# SOURCE DOCUMENT
= Beginning of Section =

Um, slightly too strong a statement.

As soon as it's not used outside the cache, it's ELIGIBLE for garbage
collection, which is likely to happen soon.

There are times this is appropriate for a cache. If the objects you're
likely to look up again, are also likely to still be live, but
expensive to find, but can be expected to eventually drop out of use
(and liveness), then WeakReference is the right choice.

Or when your cached object is so big, you want them to go away as soon
as possible, but sometimes you reference them again before they've
gone dead, or before the GC actually got a chance to collect them.
Typically such a cache might only hold the one or two latest objects.

Not your typical general-purpose cache scenarios, however.

My main concern with your statement is that it would imply that
there's some mechanism that instantly nulls out the reference as soon
as the last live reference is dropped. It's not instant -- but that
WOULD be the ideal behavior for a GC, and one benefit of good GC
techniques is that they improve the odds of early collection of short-
lived garbage.

WeakReferences are more useful for associating an object for as long
as it exist, without prolonging that existence. I find it harder to
explain what that means, than to actually decide when they're needed.


On Jul 22, 11:26 am, Romain Guy <romain...@android.com> wrote:
> You definitely do NOT want to use a WeakReference to cache object. If
> you do so, as soon as your data is put in the cache and not used
> outside of the cache, it gets garbage collected.

= End of Section =

# Records excerpted from a collection
= Beginning of Section =

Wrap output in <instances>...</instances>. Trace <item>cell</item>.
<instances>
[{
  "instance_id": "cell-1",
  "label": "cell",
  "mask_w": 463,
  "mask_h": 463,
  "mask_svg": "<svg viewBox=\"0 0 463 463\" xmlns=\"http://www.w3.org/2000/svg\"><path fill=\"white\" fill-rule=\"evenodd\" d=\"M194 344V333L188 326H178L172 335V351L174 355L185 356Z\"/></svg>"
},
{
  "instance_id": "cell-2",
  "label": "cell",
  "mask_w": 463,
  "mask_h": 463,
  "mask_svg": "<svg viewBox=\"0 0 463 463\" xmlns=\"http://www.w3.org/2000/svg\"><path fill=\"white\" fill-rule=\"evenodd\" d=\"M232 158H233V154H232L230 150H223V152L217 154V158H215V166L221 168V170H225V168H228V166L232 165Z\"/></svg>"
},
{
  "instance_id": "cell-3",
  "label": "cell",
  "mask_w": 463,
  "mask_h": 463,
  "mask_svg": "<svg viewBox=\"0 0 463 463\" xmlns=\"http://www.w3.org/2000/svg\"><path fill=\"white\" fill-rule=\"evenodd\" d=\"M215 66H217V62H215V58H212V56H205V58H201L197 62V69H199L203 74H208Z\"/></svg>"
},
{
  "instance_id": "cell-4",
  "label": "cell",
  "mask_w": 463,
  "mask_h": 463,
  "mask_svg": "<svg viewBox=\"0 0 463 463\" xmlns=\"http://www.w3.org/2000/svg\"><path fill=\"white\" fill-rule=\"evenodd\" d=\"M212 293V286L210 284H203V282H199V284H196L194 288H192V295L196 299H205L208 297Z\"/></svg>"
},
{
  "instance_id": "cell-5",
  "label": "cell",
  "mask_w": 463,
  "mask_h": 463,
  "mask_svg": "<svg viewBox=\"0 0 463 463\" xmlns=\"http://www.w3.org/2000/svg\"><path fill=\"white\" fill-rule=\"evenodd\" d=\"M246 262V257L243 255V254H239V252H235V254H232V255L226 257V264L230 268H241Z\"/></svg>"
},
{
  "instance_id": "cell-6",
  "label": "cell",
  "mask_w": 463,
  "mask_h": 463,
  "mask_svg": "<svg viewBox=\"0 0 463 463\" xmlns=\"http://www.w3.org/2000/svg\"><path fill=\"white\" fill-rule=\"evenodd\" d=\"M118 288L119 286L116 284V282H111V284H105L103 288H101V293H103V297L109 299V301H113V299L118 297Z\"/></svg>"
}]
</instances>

= End of Section =

Using the reply about WeakReference caching above, explain why its writer calls the quoted claim that cached data "gets garbage collected" as soon as it is unused outside the cache "slightly too strong a statement."

The claim implies that some mechanism instantly nulls out the reference as soon as the last live reference is dropped. In fact, an object that is no longer used outside the cache only becomes eligible for garbage collection, which is likely to happen soon but is not instant.